WORK INSTRUCTIONS:
1. According to the GRPO passage below, what two factors are the rewards based on?
2. Rewrite everything in the GRPO passage from "The Group Relative" down to "as a group.", replacing "groundbreaking" with "significant".

DOCUMENT SECTION:

The Group Relative Policy Optimization (GRPO) innovation

DeepSeek's most groundbreaking contribution came with its novel approach to reinforcement learning called Group Relative Policy Optimization (GRPO).

Traditional reinforcement learning evaluates each potential response in isolation. Instead, GRPO looks at groups of possible reactions, establishing a baseline and comparing individual answers against it. This approach proved particularly effective for enhancing reasoning capabilities while minimizing training costs. Here’s how it works in simple terms:

• Group evaluation: When the model receives a prompt, it generates several possible responses. Instead of judging each answer independently, GRPO looks at all the responses as a group.
• Baseline and rewards: It calculates an average reward (a baseline) from these responses. Each response is then compared to this baseline. The rewards are based on two key factors:
  1. Accuracy: Whether the final answer is correct according to predefined rules.
  2. Format: Whether the response follows a specific structure, like using special tags (e.g., and ) to show the reasoning process clearly.
• Policy update: The model uses the differences between each response’s reward and the group baseline to update its strategy, or policy, for generating future outputs. This means that over time, the model learns to produce correct and well-structured answers.

This approach was first applied to the DeepSeek-V3 base, creating DeepSeek-R1-Zero. Initially, the team recognized that while DeepSeek-R1-Zero had shown promising reasoning capabilities, its outputs suffered from poor readability and language mixing. To address these shortcomings, they began by conducting a supervised learning phase using the DeepSeek-V3-Base model. This phase involved fine-tuning a carefully curated training dataset comprised of high-quality, human-friendly Chain-of-Thought (CoT) examples.

PROVIDED MATERIAL:
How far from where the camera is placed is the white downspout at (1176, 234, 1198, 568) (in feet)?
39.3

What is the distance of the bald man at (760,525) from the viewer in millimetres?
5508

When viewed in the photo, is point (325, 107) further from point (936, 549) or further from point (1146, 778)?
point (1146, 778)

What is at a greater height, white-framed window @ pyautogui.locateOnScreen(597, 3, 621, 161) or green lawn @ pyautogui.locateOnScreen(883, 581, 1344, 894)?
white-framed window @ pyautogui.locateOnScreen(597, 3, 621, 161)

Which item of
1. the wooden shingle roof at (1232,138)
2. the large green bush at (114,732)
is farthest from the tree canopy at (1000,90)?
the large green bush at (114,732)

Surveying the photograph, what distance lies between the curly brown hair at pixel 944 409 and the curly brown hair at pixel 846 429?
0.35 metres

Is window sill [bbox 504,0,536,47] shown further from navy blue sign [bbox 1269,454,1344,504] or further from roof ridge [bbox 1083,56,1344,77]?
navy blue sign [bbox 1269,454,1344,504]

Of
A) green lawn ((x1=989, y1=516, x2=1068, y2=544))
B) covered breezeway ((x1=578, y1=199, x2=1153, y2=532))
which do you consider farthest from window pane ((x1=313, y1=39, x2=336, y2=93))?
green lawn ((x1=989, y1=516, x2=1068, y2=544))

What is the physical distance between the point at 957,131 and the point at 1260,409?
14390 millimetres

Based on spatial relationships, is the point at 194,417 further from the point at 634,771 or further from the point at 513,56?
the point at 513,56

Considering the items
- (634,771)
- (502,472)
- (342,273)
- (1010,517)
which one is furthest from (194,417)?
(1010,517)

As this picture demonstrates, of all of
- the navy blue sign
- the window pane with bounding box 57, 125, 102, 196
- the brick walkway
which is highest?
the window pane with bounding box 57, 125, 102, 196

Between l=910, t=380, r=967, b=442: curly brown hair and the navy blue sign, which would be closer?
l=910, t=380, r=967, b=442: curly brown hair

WRITTEN ANSWERS:
1. Accuracy and format.

2.
The Group Relative Policy Optimization (GRPO) innovation

DeepSeek's most significant contribution came with its novel approach to reinforcement learning called Group Relative Policy Optimization (GRPO).

Traditional reinforcement learning evaluates each potential response in isolation. Instead, GRPO looks at groups of possible reactions, establishing a baseline and comparing individual answers against it. This approach proved particularly effective for enhancing reasoning capabilities while minimizing training costs. Here’s how it works in simple terms:

• Group evaluation: When the model receives a prompt, it generates several possible responses. Instead of judging each answer independently, GRPO looks at all the responses as a group.